Carlos se envolvió en la manta con la lejana voz de Verger a modo de nana creepy y se quedó dormido en cuestión de segundos.

Corre Carlos. ¡Salta Muchacho! El monstruo baboso está por alcanzarte y tiene fórmulas y ecuaciones tatuadas en su viscosa piel. ¡Corre!

Presto se quita el sombrero y pronuncia unas inquietantes palabras en latín arcaico. ¿Dónde lo aprendería? Lanza una bola de luz enorme contra la babosa y Bobby golpea el suelo con su maza provocando que este se abra y las fauces del infierno se traguen al monstruo.

Todos sonríen y el Amo del Calabozo asiente satisfecho de sus pupilos. Uni se frota feliz contra tu costado y jurarías que Sheila te guiñará el ojo. Parece que debajo de su capa asoma un picardías color berenjena que hubieras preferido no ver.

Delante del fuego todos os reís y conversáis y, por la noche, cuando Eric ronca pegado a su escudo y Diana se frota disimuladamente contra Sheila, tú notas un aliento húmedo y caliente en la nuca. Unas manos fuertes con algunos callos caen como garras contra tu polla y la acarician por encima de la ropa.

Gimes alto. Bobby murmura algo sobre un banana split en sueños y Presto babea sobre su brazo que le hace de improvisada almohada.

Ves las luces de las estrellas y cierras los ojos mientras dejas que las manos de tu acosador se cuelen por debajo de la ropa y busquen la trémula piel. Te estremeces con el frío nocturno y te maravillas con el tacto que sientes en todo tu cuerpo. Mueves las caderas, suspiras, y pegas la espalda al pecho que hay detrás de ti.

Hank. Oh Dios Mío. Es Hank. Sin duda alguna. Con su pelo rubio, su sonrisa pícara y ese cuerpo de infarto.

Rodáis sobre el suelo, él sobre ti, tú debajo de él. Os buscáis con la boca, los ojos, las manos. No te importa si los demás os oyen. Separas las piernas en una muda invitación y Hank sonríe, te guiña un ojo y se desliza por tu cuerpo con pericia.

Jo-der. ¿Dónde demonios ha aprendido a hacer eso con la lengua?

Vuelve a subir por tu cuerpo y te susurra algo al oído.

¿Sabías que para ser tan bajito, Napoleón tenía una polla que traspasaba con creces la media de hoy en día?

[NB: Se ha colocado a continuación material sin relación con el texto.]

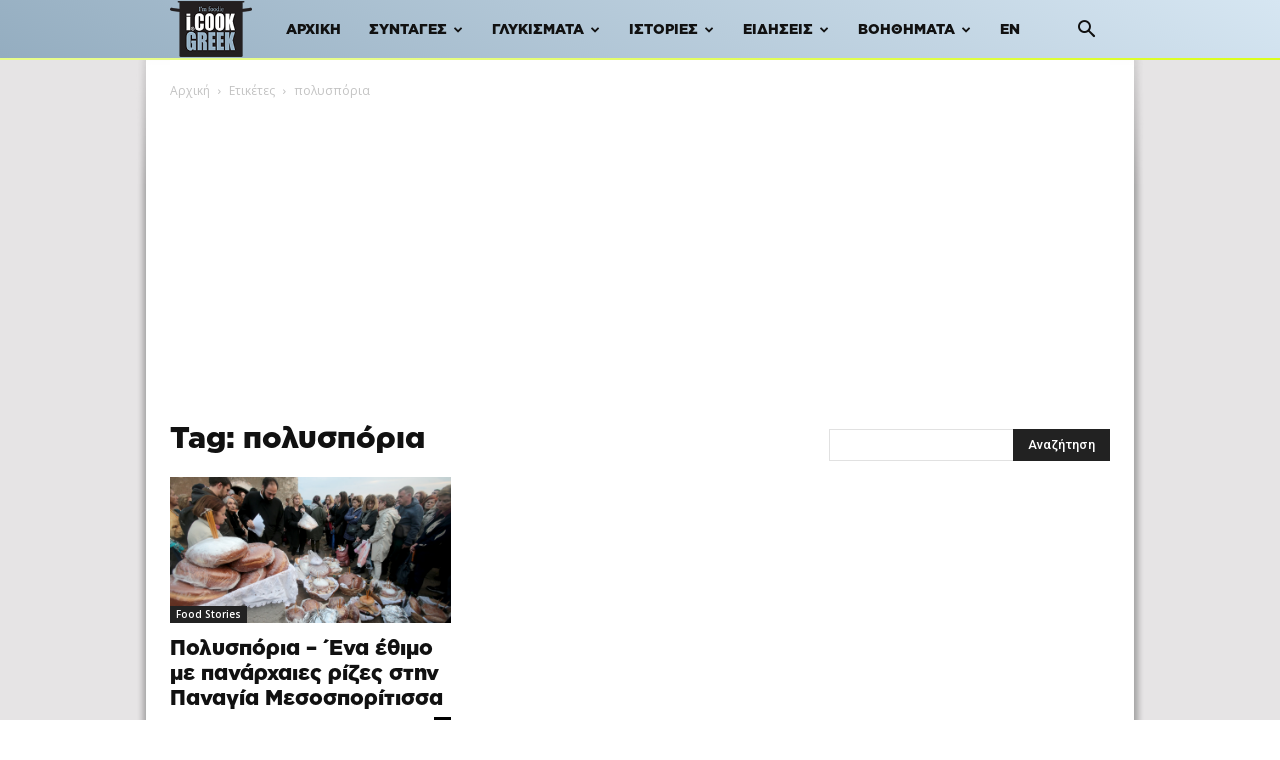

--- FILE ---
content_type: text/html; charset=utf-8
request_url: https://www.google.com/recaptcha/api2/aframe
body_size: 266
content:
<!DOCTYPE HTML><html><head><meta http-equiv="content-type" content="text/html; charset=UTF-8"></head><body><script nonce="uQjuRIE0dLD8kiY4t1pu9g">/** Anti-fraud and anti-abuse applications only. See google.com/recaptcha */ try{var clients={'sodar':'https://pagead2.googlesyndication.com/pagead/sodar?'};window.addEventListener("message",function(a){try{if(a.source===window.parent){var b=JSON.parse(a.data);var c=clients[b['id']];if(c){var d=document.createElement('img');d.src=c+b['params']+'&rc='+(localStorage.getItem("rc::a")?sessionStorage.getItem("rc::b"):"");window.document.body.appendChild(d);sessionStorage.setItem("rc::e",parseInt(sessionStorage.getItem("rc::e")||0)+1);localStorage.setItem("rc::h",'1768705359213');}}}catch(b){}});window.parent.postMessage("_grecaptcha_ready", "*");}catch(b){}</script></body></html>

Matías gritó lleno de emoción mientras sus héroes ganaban una nueva batalla. En el sofá detrás de él, Carlos se despertó sacudido por los gritos de su hermano, mirando alrededor con cara adormilada, el pelo revuelto y la sensación de haber dormido no veinte minutos sino diez horas.

Mientras «Dragones y Mazmorras» finalizaba y Matías imitaba a Bobby con un mazo imaginario entre las manos, Carlos se percató avergonzado que se había corrido en los pantalones mientras tenía el sueño húmedo más raro de toda su vida.

En la pantalla de televisión apareció por última vez Hank, y Carlos gimió todo rojo mientras se tapaba entero con la manta.

Dios, qué bueno estaba y era un dibujo animado, y rubio y su tipo.

Tener dieciséis años y las hormonas bullendo era un asco. Un maldito asco.

Aún así sonrió. Raro o no, había soñado que Hank se lo tiraba. Había sido un sueño sí, pero se lo tiraba.